- Document passage -
"""

"...the field has real standards of scholarly validity."
I burst into laughter reading this one.
"Despite the popular belief that anything goes in literary criticism, the field has real standards of scholarly validity."
MICHAEL SUK-YOUNG CHWE, author of "Jane Austin, Game Theorist" in today's NYT.
http://www.nytimes.com/2014/02/02/op...w&rref=opinion
Literary criticism has, of course, deeply infected* contemporary art and photography.
He is suggesting that the hard sciences look to the literary critics as models to emulate if they wish to to raise the scientists' low scholarly standards.
--Darin
* Not an auto-spell error.
Re: "...the field has real standards of scholarly validity."
As a former English major whose degree has only been good for filling the frame I bought for it, maybe there's hope for me yet.
"Ansel Adams: Quantum Theorist." I'm going to start working on the manuscript right away!
Jonathan
Re: "...the field has real standards of scholarly validity."
Poor Michael Suk-Young Chwe.
I can see to the bottom of this.
It troubles him that he's a game theorist who read some Jane Austen and wrote a book saying she's a game theorist.

"""

- Information -
"""

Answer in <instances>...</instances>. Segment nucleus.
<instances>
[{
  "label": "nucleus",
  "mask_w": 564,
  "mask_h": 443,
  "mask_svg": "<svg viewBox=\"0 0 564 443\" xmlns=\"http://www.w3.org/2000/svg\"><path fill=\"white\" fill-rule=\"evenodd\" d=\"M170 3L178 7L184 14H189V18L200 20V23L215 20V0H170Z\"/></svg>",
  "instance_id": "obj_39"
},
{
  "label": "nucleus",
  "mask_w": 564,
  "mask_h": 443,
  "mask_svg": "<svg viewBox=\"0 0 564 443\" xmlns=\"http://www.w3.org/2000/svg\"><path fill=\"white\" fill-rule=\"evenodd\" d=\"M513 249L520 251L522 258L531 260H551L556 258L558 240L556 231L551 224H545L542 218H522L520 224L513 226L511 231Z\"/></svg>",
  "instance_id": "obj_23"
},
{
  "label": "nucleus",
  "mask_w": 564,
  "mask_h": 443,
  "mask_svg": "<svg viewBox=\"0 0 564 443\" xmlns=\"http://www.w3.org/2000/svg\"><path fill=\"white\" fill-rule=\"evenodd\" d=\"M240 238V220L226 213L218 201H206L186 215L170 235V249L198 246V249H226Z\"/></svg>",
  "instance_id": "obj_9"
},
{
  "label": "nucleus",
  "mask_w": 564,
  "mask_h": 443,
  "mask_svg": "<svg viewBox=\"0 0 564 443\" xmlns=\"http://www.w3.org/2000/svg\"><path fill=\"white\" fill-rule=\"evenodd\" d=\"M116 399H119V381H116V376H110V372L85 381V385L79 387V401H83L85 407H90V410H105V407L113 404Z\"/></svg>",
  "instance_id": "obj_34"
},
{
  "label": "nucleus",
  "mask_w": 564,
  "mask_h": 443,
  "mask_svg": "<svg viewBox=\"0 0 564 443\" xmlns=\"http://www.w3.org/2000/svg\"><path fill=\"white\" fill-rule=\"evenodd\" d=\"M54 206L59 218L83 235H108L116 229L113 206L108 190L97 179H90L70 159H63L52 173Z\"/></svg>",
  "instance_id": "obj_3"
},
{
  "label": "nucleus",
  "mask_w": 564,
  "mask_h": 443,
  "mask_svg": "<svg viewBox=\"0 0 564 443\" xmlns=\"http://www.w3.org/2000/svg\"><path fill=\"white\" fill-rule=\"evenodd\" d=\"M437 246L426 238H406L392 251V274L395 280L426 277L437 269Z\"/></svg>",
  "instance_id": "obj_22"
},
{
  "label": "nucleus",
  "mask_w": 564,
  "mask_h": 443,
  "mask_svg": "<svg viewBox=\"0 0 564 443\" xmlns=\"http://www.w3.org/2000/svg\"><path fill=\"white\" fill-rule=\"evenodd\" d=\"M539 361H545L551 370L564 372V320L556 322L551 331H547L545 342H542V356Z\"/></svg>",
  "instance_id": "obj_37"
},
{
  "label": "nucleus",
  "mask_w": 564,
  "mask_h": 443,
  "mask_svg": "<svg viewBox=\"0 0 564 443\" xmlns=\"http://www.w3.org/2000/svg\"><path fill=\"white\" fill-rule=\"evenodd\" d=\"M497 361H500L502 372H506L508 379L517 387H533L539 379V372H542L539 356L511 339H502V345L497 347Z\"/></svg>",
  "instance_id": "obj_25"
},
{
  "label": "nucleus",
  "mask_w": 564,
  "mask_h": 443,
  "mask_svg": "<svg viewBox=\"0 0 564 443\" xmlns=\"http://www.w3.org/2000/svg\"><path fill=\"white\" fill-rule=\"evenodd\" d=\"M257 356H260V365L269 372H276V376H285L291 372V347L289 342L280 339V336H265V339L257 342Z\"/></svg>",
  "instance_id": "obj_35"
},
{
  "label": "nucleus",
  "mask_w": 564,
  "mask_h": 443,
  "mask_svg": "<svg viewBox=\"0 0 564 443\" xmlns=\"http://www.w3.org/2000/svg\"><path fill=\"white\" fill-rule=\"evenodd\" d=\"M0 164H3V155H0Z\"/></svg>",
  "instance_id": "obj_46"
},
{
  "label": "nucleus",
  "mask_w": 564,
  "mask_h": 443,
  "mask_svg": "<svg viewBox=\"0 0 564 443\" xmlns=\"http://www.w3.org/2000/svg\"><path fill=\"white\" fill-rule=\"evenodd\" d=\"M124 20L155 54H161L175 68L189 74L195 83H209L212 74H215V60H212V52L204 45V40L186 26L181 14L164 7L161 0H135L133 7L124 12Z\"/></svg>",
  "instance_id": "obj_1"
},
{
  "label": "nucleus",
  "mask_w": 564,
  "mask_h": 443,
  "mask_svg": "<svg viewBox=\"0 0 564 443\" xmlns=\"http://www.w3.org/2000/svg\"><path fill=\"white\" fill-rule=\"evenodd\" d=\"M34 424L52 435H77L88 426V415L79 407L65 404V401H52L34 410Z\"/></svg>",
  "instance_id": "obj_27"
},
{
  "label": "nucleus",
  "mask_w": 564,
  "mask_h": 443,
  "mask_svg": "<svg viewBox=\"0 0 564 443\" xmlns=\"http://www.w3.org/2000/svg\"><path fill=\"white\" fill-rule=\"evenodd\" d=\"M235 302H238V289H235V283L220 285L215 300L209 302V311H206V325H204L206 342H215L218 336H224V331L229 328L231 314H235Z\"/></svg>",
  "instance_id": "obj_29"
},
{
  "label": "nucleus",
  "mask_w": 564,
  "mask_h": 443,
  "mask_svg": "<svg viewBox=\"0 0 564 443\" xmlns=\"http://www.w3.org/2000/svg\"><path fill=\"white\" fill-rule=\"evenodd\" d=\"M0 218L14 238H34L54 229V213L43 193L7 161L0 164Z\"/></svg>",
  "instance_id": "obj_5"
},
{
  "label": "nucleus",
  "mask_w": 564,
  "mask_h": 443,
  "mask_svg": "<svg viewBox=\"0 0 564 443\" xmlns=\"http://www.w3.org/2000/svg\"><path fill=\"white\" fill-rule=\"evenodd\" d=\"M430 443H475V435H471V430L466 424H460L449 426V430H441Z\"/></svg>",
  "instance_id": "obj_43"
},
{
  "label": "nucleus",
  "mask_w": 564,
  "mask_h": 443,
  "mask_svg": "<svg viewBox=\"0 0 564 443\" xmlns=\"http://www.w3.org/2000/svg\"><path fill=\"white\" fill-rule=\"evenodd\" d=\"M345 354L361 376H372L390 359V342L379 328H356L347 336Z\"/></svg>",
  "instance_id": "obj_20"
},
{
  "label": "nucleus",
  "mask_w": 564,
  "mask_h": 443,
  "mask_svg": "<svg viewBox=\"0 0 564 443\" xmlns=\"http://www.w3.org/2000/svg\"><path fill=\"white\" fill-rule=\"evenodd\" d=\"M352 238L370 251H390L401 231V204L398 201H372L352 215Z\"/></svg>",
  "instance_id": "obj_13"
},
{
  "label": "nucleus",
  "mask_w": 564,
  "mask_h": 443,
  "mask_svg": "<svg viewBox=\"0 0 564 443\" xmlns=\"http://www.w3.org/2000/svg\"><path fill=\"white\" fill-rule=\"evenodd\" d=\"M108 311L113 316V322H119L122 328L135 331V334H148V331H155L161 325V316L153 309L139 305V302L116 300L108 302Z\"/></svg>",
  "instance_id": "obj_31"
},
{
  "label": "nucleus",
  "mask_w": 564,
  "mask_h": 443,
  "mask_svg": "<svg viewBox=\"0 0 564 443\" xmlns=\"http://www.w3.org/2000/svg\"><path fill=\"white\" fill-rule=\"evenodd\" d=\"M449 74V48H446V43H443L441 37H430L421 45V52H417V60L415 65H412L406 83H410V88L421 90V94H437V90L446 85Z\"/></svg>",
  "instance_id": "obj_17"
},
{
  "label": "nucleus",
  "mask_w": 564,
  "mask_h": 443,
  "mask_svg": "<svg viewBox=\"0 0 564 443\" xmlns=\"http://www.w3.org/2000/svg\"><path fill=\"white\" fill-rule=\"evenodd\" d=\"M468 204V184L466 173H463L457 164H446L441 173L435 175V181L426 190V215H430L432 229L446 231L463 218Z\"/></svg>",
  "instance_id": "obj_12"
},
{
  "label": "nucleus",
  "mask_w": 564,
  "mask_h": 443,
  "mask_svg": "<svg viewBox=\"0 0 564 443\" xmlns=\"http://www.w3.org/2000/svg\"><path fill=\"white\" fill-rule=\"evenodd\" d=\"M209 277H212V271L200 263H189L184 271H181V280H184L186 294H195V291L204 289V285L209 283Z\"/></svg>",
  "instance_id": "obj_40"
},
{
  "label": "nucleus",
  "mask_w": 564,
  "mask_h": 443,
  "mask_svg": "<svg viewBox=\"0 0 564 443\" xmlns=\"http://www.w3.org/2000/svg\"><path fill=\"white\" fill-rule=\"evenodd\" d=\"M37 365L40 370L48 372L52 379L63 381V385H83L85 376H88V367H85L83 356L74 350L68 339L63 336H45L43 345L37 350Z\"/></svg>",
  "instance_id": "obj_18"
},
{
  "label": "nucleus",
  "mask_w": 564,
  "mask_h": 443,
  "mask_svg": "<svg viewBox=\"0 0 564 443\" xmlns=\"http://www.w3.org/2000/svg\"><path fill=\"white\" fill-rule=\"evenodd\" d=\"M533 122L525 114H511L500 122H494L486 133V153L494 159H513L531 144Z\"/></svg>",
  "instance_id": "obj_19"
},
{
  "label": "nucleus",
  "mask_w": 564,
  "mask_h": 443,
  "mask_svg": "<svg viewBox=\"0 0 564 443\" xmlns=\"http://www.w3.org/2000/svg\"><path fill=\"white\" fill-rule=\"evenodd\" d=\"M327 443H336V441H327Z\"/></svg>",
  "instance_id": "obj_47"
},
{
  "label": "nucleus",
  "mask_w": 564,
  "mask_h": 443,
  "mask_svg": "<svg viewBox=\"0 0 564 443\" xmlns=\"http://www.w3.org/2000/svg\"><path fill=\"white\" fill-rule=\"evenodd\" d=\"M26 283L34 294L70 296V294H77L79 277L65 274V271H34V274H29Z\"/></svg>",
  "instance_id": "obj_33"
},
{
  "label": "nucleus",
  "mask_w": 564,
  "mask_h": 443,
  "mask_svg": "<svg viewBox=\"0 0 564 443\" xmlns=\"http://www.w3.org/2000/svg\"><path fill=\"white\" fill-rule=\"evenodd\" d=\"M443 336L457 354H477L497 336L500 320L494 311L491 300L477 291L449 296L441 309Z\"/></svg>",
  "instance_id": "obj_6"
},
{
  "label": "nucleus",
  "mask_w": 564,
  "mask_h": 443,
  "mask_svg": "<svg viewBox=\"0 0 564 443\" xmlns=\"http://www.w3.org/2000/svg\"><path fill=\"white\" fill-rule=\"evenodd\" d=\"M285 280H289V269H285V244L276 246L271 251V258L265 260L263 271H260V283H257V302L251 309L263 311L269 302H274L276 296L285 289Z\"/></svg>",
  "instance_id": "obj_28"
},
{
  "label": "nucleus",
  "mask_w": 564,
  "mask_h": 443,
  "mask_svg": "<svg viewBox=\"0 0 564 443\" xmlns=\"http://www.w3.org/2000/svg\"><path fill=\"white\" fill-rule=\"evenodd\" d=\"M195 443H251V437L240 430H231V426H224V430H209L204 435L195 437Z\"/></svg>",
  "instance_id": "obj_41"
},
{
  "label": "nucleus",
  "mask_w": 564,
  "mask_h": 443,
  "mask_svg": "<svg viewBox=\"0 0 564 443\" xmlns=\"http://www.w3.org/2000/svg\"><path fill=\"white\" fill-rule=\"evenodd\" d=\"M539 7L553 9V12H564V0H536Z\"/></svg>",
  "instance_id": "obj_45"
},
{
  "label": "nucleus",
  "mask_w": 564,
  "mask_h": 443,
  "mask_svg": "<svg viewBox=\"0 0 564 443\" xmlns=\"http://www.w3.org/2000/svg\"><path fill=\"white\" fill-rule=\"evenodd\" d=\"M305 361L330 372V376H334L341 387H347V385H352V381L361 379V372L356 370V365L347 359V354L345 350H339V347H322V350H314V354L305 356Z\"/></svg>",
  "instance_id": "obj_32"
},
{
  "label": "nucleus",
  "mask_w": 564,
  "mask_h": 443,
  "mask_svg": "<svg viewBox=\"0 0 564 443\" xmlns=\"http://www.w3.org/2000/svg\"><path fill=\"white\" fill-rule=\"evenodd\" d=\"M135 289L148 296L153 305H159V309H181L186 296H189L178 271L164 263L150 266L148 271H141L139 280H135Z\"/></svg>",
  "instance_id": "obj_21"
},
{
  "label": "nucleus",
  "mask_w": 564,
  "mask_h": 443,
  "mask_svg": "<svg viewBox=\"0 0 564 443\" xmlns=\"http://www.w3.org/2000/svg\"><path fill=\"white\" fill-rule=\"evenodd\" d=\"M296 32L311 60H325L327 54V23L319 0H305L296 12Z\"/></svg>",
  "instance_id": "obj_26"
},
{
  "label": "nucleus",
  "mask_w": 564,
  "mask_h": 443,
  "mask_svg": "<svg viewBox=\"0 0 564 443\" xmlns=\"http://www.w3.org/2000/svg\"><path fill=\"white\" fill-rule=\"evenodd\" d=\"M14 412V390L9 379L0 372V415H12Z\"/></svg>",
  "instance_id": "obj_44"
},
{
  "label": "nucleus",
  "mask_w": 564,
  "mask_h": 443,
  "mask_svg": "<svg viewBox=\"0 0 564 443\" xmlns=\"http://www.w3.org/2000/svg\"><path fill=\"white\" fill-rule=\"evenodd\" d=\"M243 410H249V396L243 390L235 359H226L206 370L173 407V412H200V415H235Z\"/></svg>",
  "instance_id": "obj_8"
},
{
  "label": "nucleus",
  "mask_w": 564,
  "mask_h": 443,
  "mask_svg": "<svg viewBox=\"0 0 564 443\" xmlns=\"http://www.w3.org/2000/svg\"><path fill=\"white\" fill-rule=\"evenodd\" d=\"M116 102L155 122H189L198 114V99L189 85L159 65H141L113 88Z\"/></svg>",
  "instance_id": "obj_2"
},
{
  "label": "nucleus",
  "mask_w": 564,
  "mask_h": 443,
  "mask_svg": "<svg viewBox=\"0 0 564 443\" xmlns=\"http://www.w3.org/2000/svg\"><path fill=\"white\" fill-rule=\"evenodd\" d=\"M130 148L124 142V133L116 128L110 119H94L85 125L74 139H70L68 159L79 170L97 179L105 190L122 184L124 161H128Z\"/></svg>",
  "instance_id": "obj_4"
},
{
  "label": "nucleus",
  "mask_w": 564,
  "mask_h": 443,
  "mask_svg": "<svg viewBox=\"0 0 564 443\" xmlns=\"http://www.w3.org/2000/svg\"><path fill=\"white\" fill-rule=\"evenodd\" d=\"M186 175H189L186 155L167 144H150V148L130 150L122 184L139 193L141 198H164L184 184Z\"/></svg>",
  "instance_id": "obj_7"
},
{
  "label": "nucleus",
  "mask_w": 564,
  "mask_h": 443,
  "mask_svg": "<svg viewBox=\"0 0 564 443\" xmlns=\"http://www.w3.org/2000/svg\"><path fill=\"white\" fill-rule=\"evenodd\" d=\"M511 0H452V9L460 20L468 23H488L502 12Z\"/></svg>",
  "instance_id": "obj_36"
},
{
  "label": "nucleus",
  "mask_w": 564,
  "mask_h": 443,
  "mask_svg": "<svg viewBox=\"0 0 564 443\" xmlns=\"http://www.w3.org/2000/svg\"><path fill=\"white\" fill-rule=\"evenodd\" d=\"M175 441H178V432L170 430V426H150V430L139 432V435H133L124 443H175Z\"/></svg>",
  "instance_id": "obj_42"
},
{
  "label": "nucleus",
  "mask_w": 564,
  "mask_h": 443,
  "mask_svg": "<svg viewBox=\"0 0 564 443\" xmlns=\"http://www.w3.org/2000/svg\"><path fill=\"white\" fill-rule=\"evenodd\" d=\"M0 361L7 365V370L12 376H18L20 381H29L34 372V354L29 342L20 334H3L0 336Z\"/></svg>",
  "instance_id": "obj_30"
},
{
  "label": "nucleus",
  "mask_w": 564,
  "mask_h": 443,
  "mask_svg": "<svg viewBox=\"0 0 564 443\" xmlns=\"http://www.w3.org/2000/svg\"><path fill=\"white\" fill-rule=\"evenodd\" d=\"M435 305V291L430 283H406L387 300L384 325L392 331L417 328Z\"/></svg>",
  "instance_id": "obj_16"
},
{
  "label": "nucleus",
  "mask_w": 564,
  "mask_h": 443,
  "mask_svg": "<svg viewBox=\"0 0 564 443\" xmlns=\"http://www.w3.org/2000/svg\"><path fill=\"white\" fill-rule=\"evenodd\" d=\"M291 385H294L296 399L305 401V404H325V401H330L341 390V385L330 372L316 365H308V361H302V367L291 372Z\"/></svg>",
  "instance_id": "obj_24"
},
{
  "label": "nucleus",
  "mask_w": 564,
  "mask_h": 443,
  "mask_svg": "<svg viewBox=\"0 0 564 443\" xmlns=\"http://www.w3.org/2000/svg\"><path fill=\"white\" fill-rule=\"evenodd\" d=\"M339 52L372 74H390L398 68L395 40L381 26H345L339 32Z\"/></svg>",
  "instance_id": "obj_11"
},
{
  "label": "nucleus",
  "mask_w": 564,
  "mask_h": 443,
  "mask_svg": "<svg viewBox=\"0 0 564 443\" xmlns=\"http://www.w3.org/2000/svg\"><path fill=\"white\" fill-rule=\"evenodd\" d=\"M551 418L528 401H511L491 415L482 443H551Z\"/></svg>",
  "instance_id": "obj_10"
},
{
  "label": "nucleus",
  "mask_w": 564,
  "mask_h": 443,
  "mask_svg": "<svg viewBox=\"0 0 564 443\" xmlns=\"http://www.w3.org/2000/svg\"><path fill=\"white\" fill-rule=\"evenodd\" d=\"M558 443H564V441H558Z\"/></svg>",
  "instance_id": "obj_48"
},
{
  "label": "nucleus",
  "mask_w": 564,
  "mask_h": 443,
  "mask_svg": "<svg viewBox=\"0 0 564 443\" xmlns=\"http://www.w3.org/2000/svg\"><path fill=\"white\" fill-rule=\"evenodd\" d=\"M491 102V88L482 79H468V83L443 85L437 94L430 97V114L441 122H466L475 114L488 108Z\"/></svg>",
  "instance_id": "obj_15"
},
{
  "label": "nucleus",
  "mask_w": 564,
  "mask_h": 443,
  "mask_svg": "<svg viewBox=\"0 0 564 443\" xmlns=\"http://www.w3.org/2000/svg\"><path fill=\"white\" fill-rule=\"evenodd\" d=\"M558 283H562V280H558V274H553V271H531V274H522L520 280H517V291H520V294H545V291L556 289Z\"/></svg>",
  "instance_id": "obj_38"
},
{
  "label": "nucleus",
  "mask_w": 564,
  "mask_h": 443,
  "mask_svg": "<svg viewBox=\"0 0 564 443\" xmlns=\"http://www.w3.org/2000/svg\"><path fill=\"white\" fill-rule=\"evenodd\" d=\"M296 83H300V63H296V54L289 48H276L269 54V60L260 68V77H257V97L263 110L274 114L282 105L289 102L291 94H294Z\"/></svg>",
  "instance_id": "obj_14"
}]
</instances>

"""

- Task instructions -
A. List every person the forum thread about literary criticism names by both first and last name.
B. Continue the forum thread about literary criticism from where it stops.
The items have nothing to do with the forum thread.

- Exercise responses -
A. Michael Suk-Young Chwe, Jane Austen, Ansel Adams

B.
When he gazes up at the clouds, I bet he sees game theory.
Re: "...the field has real standards of scholarly validity."
Quote:
Originally Posted by
Heroique
It troubles him that he's a game theorist who read some Jane Austen and wrote a book saying she's a game theorist...
Game theorists always think that game theorists are the most intelligent beings in the universe. We large format photographers know better...
Re: "...the field has real standards of scholarly validity."
Game theorists have come up with some interesting models explained with convoluted jargon... Seems to be a copy cat effort and a century behind photography.
Re: "...the field has real standards of scholarly validity."
Quote:
He is suggesting that the hard sciences look to the literary critics as models to emulate if they wish to to raise the scientists' low scholarly standards.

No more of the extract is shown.